If the PCB space of the module is limited and the creepage distance is not enough, slotting can be used
The relationship between general power module voltage and minimum creepage distance can refer to the following table:
The relationship between general power module voltage and minimum creepage distance
2. The distance requirement from the component to the edge of the board. The components located at the edge of the circuit board are generally no less than 2mm away from the edge of the circuit board. For miniaturized DC-DC modules like 10W or less, due to the small size and height of the components, and the low input and output voltages, in order to meet the miniaturization It is required to leave at least a distance of 0.5mm or more. The distance between the large-area copper foil and the outer frame should be at least 0.20mm or more.

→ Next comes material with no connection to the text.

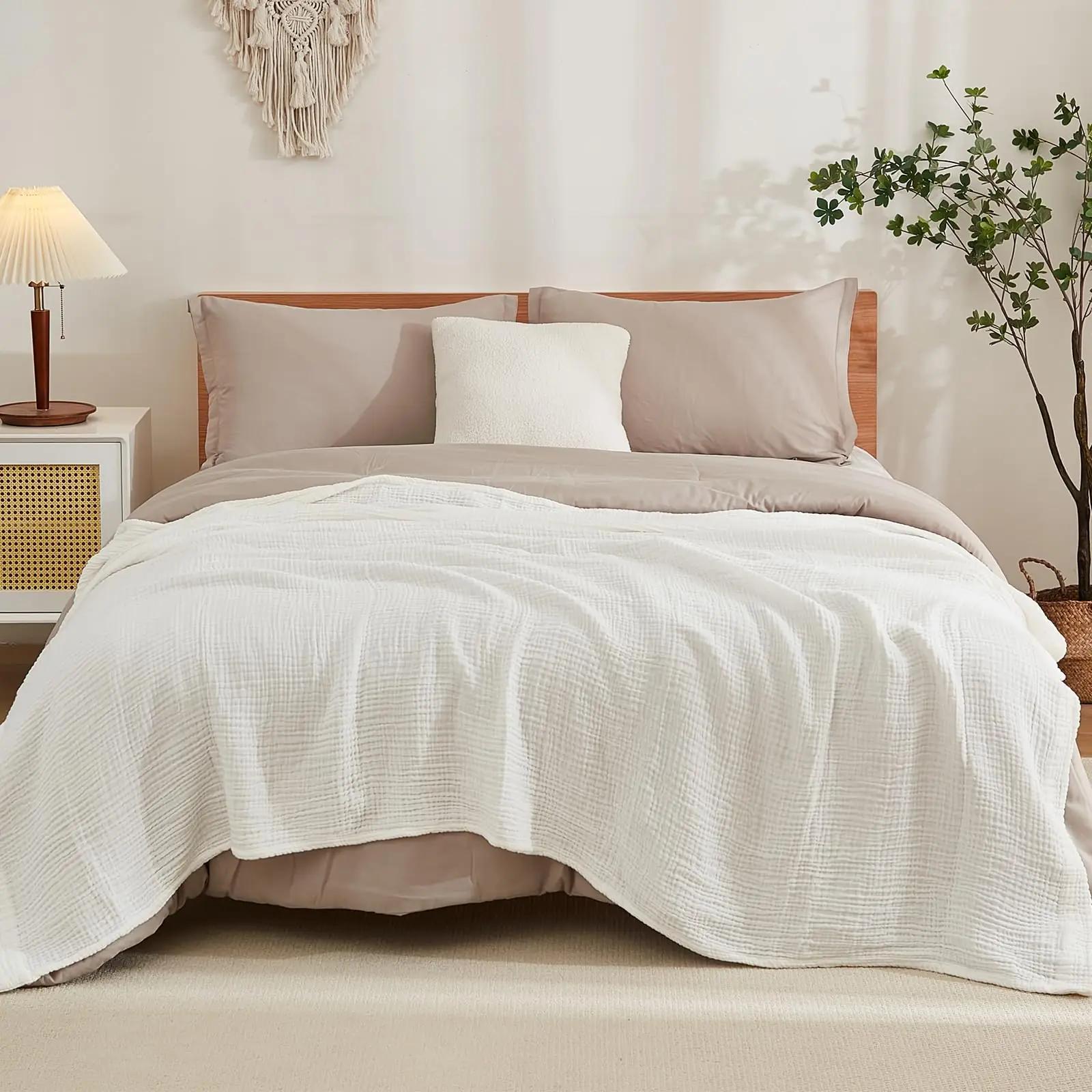 EMME pehme 100% puuvillane musselini pleed 230×230 cm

Because it is easy to mill the copper foil when milling the shape, the copper foil will lift up and the flux will fall off.
3. If the width of the trace into the round pad or the via hole is smaller than the diameter of the round pad, then teardrops should be added to strengthen the adsorption force to prevent the pad or via from falling off.
If the width of the trace into the round pad or via is smaller than the diameter of the round pad, then teardrops should be added to strengthen the adsorption force to prevent the pad or via from falling off
4. When the pins of the SMD device are connected to a large area of copper foil, thermal isolation is required, otherwise, due to the fast heat dissipation during reflow soldering, it is easy to cause false soldering or desoldering.
When the pins of the SMD device are connected to a large area of copper foil, thermal isolation is required. Otherwise, due to the fast heat dissipation during reflow soldering, it is easy to cause false soldering or desoldering
5. When the PCB is assembled, it is necessary to consider the feasibility of sub-boarding, to ensure that the distance between the components and the edge of the board is sufficient, and at the same time, consider whether the stress of the sub-board will cause the components to warp. As shown in Figure 17, it can be slotted appropriately to reduce the stress when breaking the PCB. Component A is placed parallel to the direction of the V-CUT slot, and the stress during breaking is smaller than that of component B; component C is farther away from V- than component A CUT slot, the stress during breaking is also smaller than that of component A.
It can be slotted appropriately to reduce the stress when breaking the PCB. Component A is placed parallel to the direction of the V-CUT slot, and the stress during breaking is smaller than that of component B; component C is farther from the V-CUT slot than component A, and the stress during breaking Also smaller than component A
Of course, the above are just some personal experience in switching power supply PCB design, and there are many details or other aspects of knowledge that need to be paid attention to. Finally, I want to talk about PCB design. In addition to principle requirements and experience knowledge, the most important The point is to be careful and then careful, check and check again.